Dear Fluka experts,
This is regarding the relative percentage error printed in residual nuclei out put. From the sum.lis, it can be seen that the simulation has been carried out for 2E+8 histories, the error printed in sum.lis file is 0.39%. But in tab.lis file, it can be seen that some radionuclides have more than 10% error. In such scenarios, is it fine to work with those numbers, or should we only choose those radionuclides for which the relative error is below 10%? Or working with even more histories is recommended? Or is there any other way to reduce the residual nuclei error instead of increasing histories?
Zircaloy_input_1_21_sum.lis (4.0 KB)
Zircaloy_input_1_21_tab.lis (3.9 KB)
Some radionuclides in your tab.lis file have larger uncertainties than others, mainly because the processes responsible for their production are less likely to occur than for other radionuclides or their parent elements are less abundant.
To reduce the uncertainty on those radionuclides you can either, as you mentioned, increase the number primaries simulated or implement biasing techniques in your simulation (please have a look at the FLUKA course lecture on biasing: FLUKA Beginner Online Training (31 May 2021 - 11 June 2021): Timetable · Indico).
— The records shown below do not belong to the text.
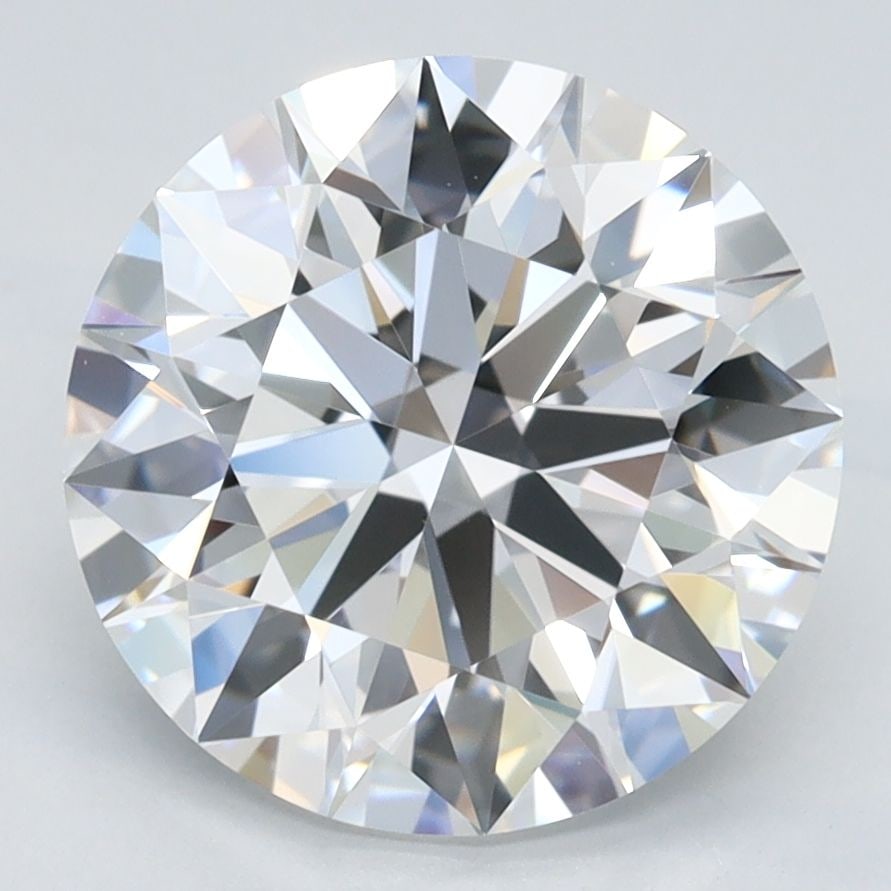 Ideal Loose Diamond - ROUND 3.05ct D IF: Ideal Loose Diamond - ROUND 3.05ct D IF Source: This is a real non-mined Diamond that has been grown in a lab Shape: ROUND Carats: 3.05 Color: D Clarity: IF Certification: IGI Video:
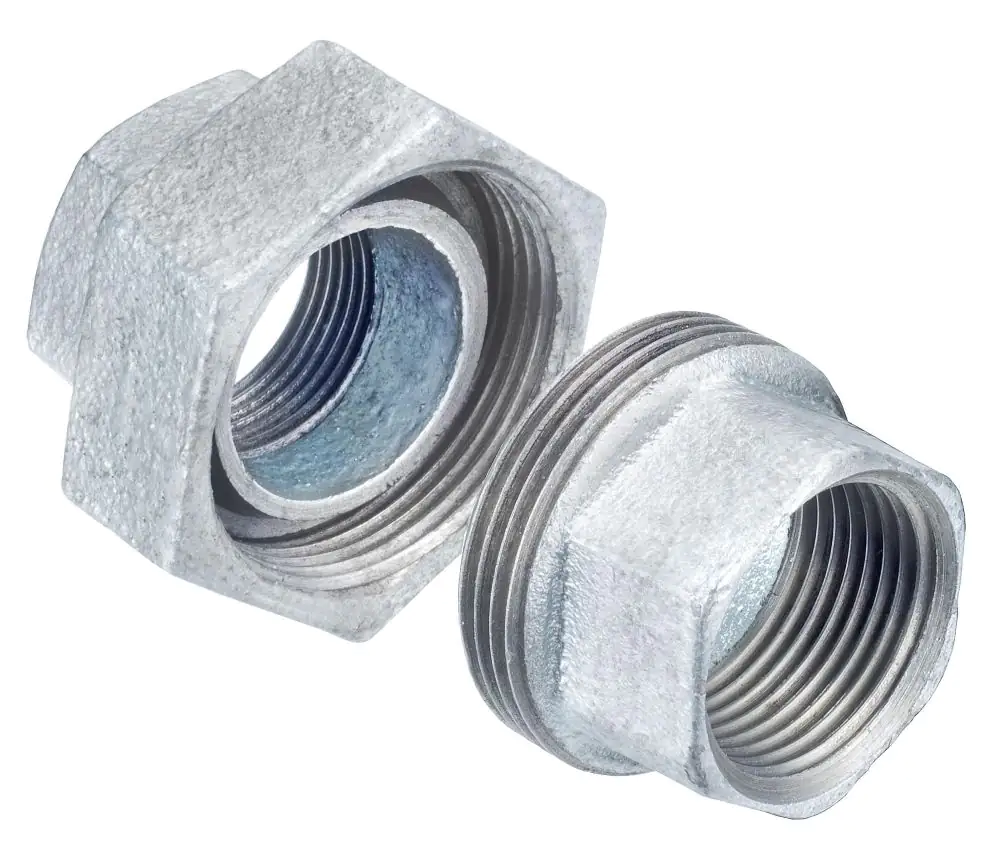 Cornat Temperguss-Verschraubung 3/4 '' verzinkt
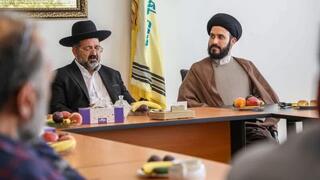 חכם חמאמי בכנס בטהרן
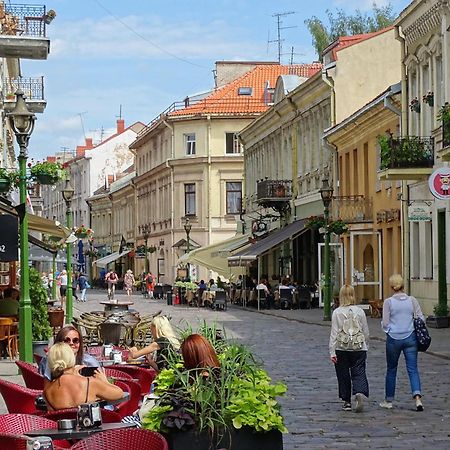 Picturesque Old Town Apartment With Charming Balcony 카우나스 외부 사진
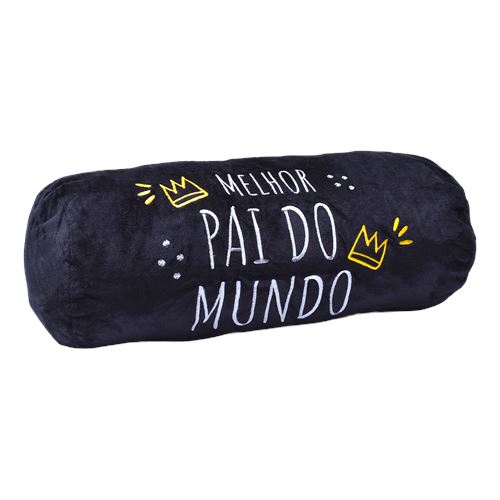 411202 ALMOFADA ROLO DIA PAI  40X14CM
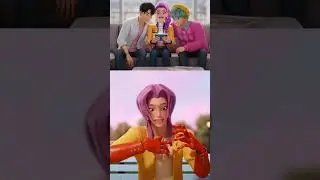 Funny Reaction to Fan KPop Demon Hunters Videos (part 6)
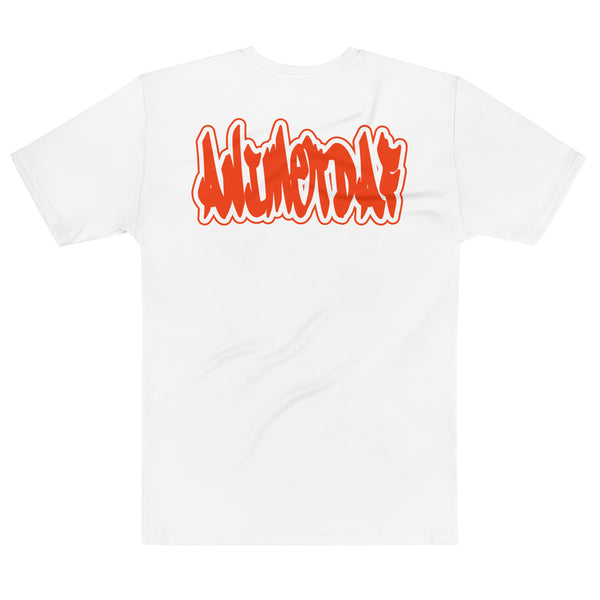 Carrot All Over White Tee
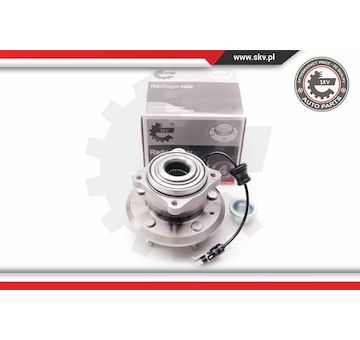 Sada ložisek kol ESEN SKV 29SKV057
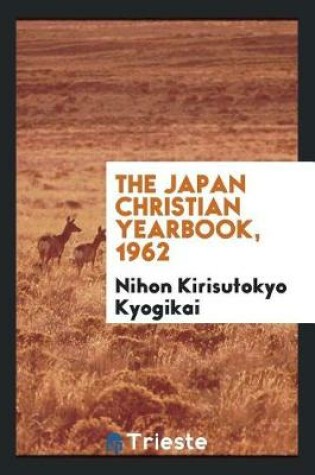 Cover of The Japan Christian Yearbook, 1962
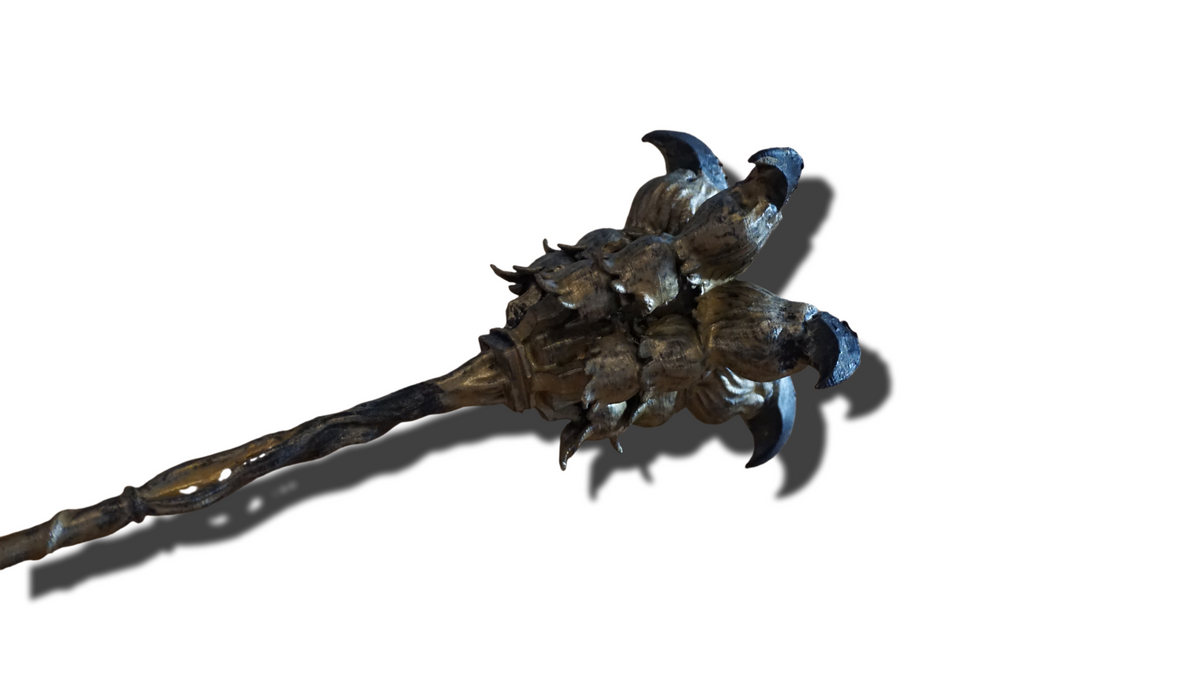 Mini Beastclaw great hammer Miniature Format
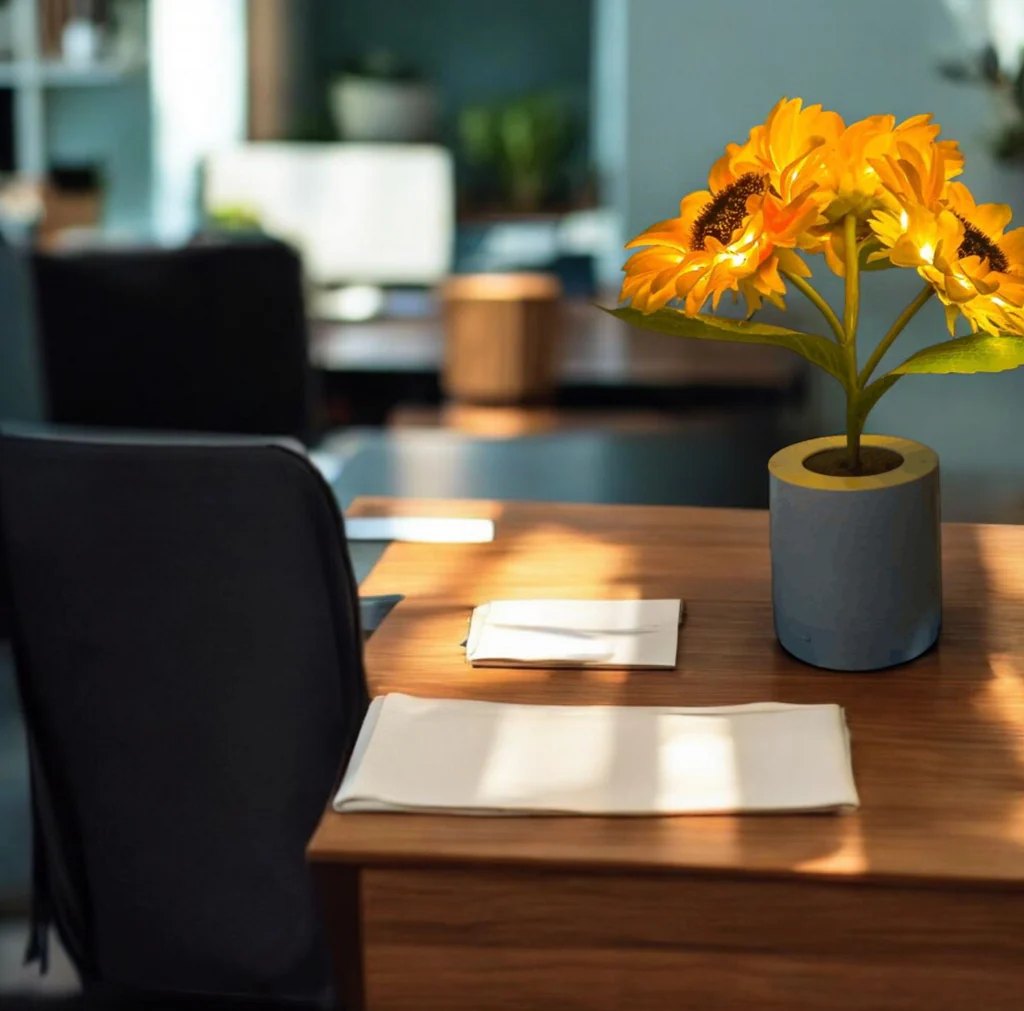 Sunflower Lamp 🌻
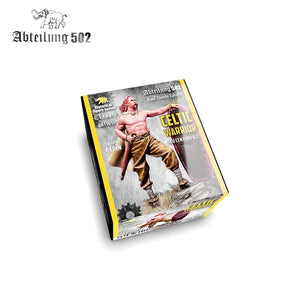 502 Abteilung ABT1017 CELTIC WARRIOR 3RD CENTURY BC 54MM RESIN.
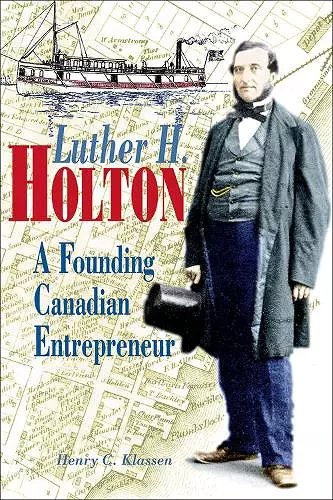 Luther H. Holton cover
An additional important aspect to consider is also whether you specifically need information on these radionuclides for your application or not. Therefore, if this is the case, and you need an uncertainty less than 10% on a given radionuclide for which at the current stage you have a larger uncertainty, I would recommend to increase the number of primary particles and/or introduce biasing.
I hope I was clear,
Thank you @matisi for the suggestions. I have used LAM Bias card with x lambda elatistic 0.02. Do you recommend any other biasing ??
Another valid option could be region importance biasing, you might want to have a look at the exercise provided in the FLUKA course where this technique is applied (same link as above) and see whether it can be easily applied to your problem.
Thank you @matisi for the suggestion.